Earlier, Jeffrey Goldberg, editor-in-chief of The Atlantic, disclosed that he had inadvertently been included in a Signal group chat by U.S. National Security Advisor Michael Waltz, in which multiple senior government officials openly discussed detailed military operations against Houthi forces in Yemen. Alarmingly, these conversations explicitly cited planned targets, locations, and timing of potential military strikes. While everyone makes occasional mistakes in managing their digital interactions, accidentally revealing highly classified military intelligence to a journalist certainly exceeds typical online embarrassments such as mistakenly liking an old social media post.
Recently, matters escalated further as reports emerged indicating Hegseth himself had again mismanaged classified intelligence using Signal. This time, sensitive information detailing strategic plans for operations in Yemen was shared in a chat group containing Hegseth’s lawyer, his brother, and his wife—none authorized or cleared to receive privileged government communications.
These breaches are particularly troubling. However, history reminds us that they are far from isolated events. Digital missteps involving officials and technology have repeatedly occurred across governments globally, leading to compromised security or personal safety.
In 2018, military personnel unintentionally exposed the locations of covert military bases through Strava, a fitness-tracking and social network app. Intended for athletes to record workouts, Strava defaults all user activities to a public setting unless deliberately changed. The company’s published global heat map inadvertently highlighted the exact locations and layouts of remote military installations due to concentrated user activity—mostly from foreign soldiers stationed in countries like Afghanistan and Iraq.
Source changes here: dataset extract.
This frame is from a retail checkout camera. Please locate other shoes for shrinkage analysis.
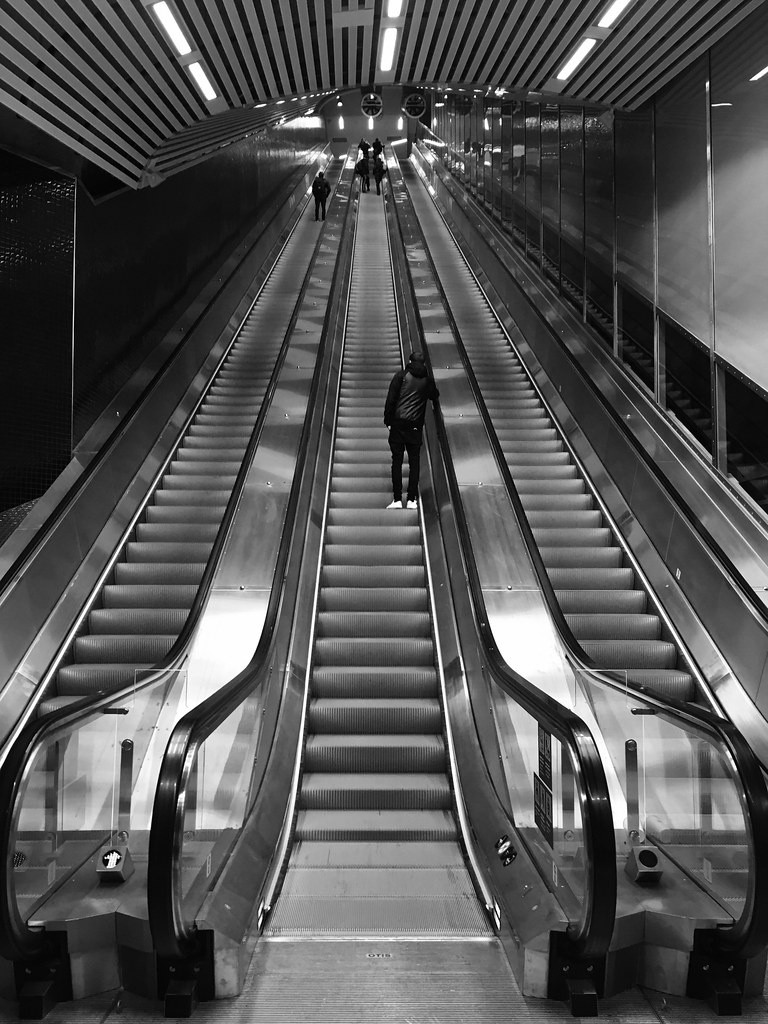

Further complicating operational security, accessible user-profiles linked to specific running routes enabled easy identification of personnel stationed at these secret bases, a significant and obvious security vulnerability.
In another notably public example, BuzzFeed News discovered U.S. President Joe Biden’s Venmo account in 2021. Since Venmo, a peer-to-peer payment app, shares transactions publicly by default, reporters could easily identify members of Biden’s family and administration and build an extensive picture of their social circles. Even when set to private, Venmo accounts reveal users’ friends lists, leaving potential vulnerabilities open.
These challenges reemerged recently as officials, including Hegseth and Waltz, were also discovered through easily identifiable and publicly searchable Venmo accounts, demonstrating systemic digital vulnerabilities that persist years later.
Even advanced encrypted services provide limited protection against basic operational security failures. In 2017, Catalonia’s former president, Carles Puigdemont, fled to Belgium following Spain’s crackdown on Catalan independence efforts. During a public event a few months later, a journalist’s camera accidentally captured sensitive messages being exchanged via encrypted chat between Puigdemont and former Catalan health minister Toni Comín. These messages revealed Puigdemont privately expressing doubts about the prospects of independence, severely embarrassing the separatist movement.
Incidents such as these underscore a fundamental lesson often overlooked by even the highest-ranking officials: technology alone cannot guarantee security. Human error remains an ever-present vulnerability, highlighting the need for continual vigilance and ongoing digital security training, especially among senior officials entrusted with safeguarding sensitive information.